What general clues prompt a neurologist to suspect a psychogenic deficit? When a deficit violates the laws of neuroanatomy, neurologists almost always deduce that it is psychogenic. For example, if temperature sensation is preserved but pain perception is “lost,” the deficit is nonanatomic and therefore likely to be psychogenic. Likewise, tunnel vision, which clearly violates these laws, is a classic psychogenic disturbance (see Fig. 12.8 ). (One caveat in this example is that migraine sufferers sometimes experience tunnel vision as an aura [see Chapter 9 ].)

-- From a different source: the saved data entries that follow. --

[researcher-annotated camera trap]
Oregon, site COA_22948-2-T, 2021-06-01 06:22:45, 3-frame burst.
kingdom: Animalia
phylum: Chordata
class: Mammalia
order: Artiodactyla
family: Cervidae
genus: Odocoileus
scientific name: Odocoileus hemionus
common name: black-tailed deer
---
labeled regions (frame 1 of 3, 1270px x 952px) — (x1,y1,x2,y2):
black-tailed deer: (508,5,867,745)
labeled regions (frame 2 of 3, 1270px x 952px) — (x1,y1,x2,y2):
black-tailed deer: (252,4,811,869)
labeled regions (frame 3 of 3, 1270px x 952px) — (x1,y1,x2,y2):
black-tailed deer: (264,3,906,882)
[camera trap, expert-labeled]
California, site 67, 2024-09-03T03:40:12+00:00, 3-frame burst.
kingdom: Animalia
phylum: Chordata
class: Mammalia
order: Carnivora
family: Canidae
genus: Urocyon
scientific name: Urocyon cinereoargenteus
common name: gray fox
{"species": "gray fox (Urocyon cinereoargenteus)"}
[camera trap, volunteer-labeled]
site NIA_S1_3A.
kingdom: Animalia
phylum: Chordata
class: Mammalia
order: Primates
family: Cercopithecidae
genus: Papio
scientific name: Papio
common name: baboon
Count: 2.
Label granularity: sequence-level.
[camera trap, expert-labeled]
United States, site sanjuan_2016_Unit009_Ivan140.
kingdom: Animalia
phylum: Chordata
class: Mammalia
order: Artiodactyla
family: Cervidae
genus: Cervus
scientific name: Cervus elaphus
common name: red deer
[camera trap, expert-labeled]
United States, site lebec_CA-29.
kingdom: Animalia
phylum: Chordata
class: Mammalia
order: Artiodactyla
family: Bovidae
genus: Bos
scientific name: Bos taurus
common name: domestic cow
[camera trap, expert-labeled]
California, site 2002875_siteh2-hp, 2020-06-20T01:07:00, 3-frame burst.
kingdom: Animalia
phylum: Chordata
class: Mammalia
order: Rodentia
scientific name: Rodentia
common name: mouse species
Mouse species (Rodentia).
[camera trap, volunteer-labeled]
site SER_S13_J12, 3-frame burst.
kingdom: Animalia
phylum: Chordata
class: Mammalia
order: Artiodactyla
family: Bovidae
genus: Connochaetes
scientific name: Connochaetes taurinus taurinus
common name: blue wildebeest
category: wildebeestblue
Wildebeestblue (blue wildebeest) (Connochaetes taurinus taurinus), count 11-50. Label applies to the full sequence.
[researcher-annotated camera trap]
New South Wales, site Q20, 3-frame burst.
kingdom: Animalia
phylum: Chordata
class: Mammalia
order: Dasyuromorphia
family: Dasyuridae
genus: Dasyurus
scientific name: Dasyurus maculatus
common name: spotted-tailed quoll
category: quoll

Another clue to a psychogenic basis of a deficit is a sudden onset and then a variable presence. Obviously, if someone who appears to have developed hemiparesis or paraparesis sits in a wheelchair all day but walks when unaware of being observed, neurologists conclude that the paresis is psychogenic. A clear example occurs when someone with a “seizure” momentarily “awakens” and stops convulsive activity but resumes when aware of being observed. The psychogenic nature of a deficit can sometimes be confirmed if it is reversed during an interview while under the influence of hypnosis or a powerful suggestion, such as entrainment of a psychogenic tremor (see Chapter 18 ).
Similarly, a “give-way” effort where the patient offers a brief (several seconds) exertion before returning to an apparent paretic position indicates a fluctuating effort. Likewise, in the face-hand test , a patient momentarily exerts sufficient strength to deflect their falling hand from hitting their own face ( Fig. 3.1 ).